= John Ferne =

English writer on heraldry, a genealogist, an eminent common lawyer and MP

Sir John Ferne (c. 1553 – 20 June 1609) was an English writer on heraldry, a genealogist, an eminent common lawyer and MP.

==Life==
John Ferne was the eldest son of William Ferne of Doncaster, Yorkshire and Temple Belwood, Lincolnshire. He succeeded his father in 1592 and was knighted on 30 May 1604.

He matriculated from St John's College, Cambridge in 1572, was said to have studied at Oxford, and was admitted to the Inner Temple in 1576. He served as a secretary in the Council of the North (1595–1609).

He was elected MP for Boroughbridge in 1604, sitting until 1609.

He died on 20 June 1609. He had married Elizabeth, the daughter of John Nedham of Wymondley Priory, Little Wymondley, Hertfordshire, having ten sons and two daughters.

==Blazon of Gentrie==
His 1586 book entitled Blazon of Gentrie is written in the form of a dialogue, with six interlocutors, representing a herald, a knight, a divine, a lawyer, an antiquary, and a ploughman. Collumell, the ploughman, who speaks freely the language and opinions of the yeomanry at that time on several points, including the Protestant Reformation. The strong prejudices of Paradinus, the herald, and Torquatus, the knight, are also described.

Ferne enumerates as many as fourteen different methods of blazon. And these methods are as follows: 1. by colours; 2. by planets; 3. by precious stones; 4. by virtues; 5. by celestial signs; 6. by the months of the year; 7. by the days of the week; 8. by the ages of man; 9. by flowers; 10. by the elements; 11. by the seasons of the year; 12. by the complexions of man; 13. by numbers; 14. by metals.

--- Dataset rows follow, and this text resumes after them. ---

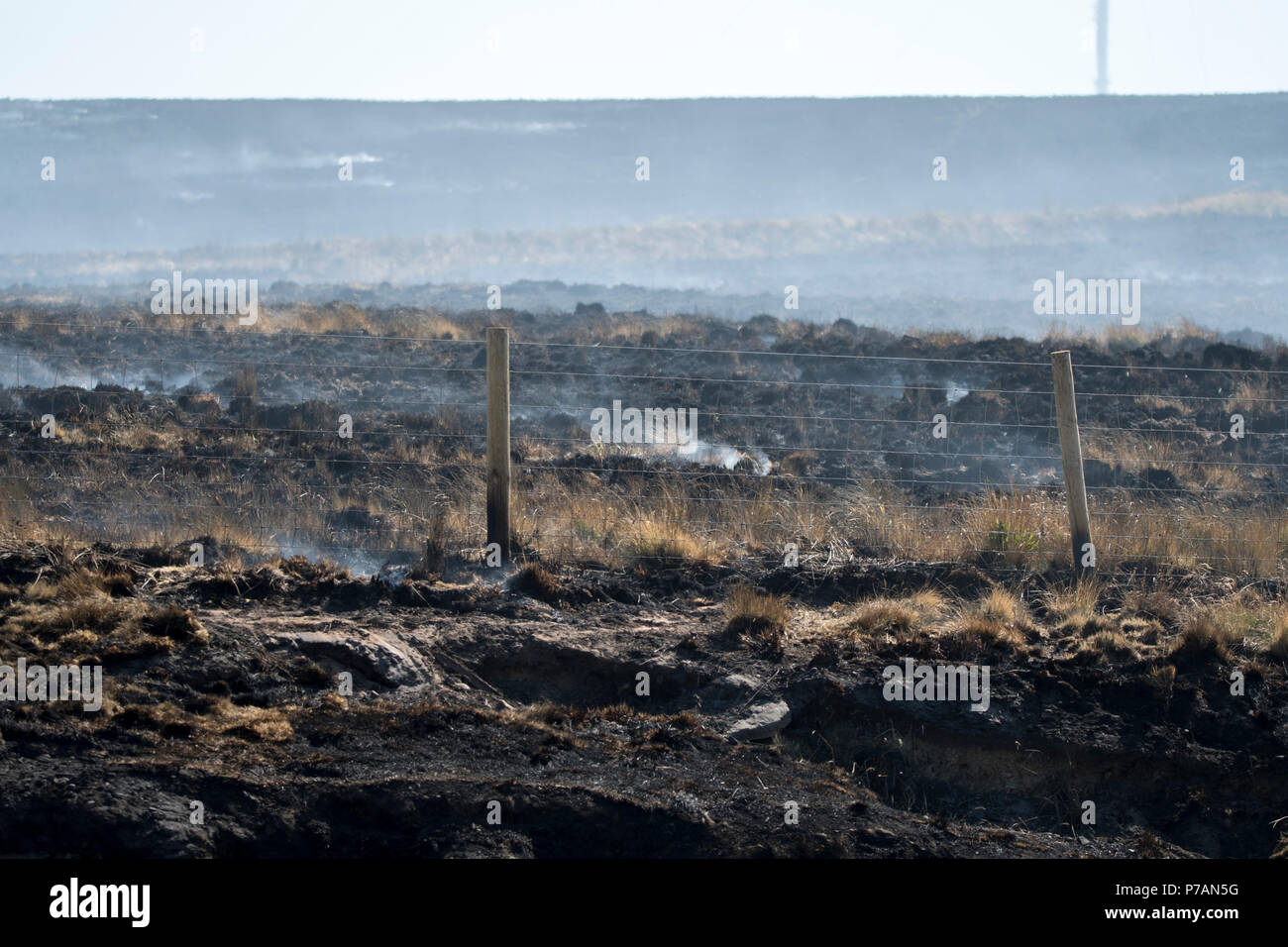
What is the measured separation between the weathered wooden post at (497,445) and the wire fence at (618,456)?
24 centimetres

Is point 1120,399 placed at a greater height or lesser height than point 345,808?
greater

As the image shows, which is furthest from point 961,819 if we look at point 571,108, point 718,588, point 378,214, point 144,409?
point 571,108

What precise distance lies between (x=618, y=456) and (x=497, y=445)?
4.30 metres

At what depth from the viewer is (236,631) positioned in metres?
6.54

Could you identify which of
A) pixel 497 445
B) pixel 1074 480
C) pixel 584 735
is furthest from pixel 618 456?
pixel 584 735

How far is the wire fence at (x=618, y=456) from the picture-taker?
359 inches

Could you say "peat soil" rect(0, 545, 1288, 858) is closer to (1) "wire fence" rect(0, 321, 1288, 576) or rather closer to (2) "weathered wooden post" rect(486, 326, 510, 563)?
(2) "weathered wooden post" rect(486, 326, 510, 563)

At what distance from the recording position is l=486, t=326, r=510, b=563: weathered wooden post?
8.25m

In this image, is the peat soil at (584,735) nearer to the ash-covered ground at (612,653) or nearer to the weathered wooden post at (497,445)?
the ash-covered ground at (612,653)

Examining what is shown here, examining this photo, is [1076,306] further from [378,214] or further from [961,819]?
[961,819]

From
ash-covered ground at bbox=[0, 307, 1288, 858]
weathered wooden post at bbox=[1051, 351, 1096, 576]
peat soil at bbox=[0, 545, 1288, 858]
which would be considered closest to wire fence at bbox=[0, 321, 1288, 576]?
ash-covered ground at bbox=[0, 307, 1288, 858]

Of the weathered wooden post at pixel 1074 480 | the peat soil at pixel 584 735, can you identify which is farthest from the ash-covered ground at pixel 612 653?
the weathered wooden post at pixel 1074 480

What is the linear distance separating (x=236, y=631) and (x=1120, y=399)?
1237cm

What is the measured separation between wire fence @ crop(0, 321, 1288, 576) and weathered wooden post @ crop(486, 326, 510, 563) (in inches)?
9.4
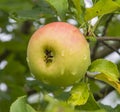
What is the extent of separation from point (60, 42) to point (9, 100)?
1133 millimetres

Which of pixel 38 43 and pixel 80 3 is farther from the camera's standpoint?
pixel 80 3

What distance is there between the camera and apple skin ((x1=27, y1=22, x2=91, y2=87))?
107 cm

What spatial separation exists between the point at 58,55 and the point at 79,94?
151mm

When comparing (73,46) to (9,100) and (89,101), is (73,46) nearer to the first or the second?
(89,101)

Though today its practice is considered absurd, it was an organic part of the then heraldic view.

==Works==
- The Blazon of Gentrie: Deuided into two parts. The first named, The Glorie of Generositie. The second, Lacyes Nobilitie. Comprehending discourses of Armes and of Gentry. Wherein is treated of the beginning, parts and degrees of gentlenesse, with her lawes: of the bearing, and blazon of Cote-armers: of the lawes of armes, and of combats. John Windet for T. Cooke: London, 1586.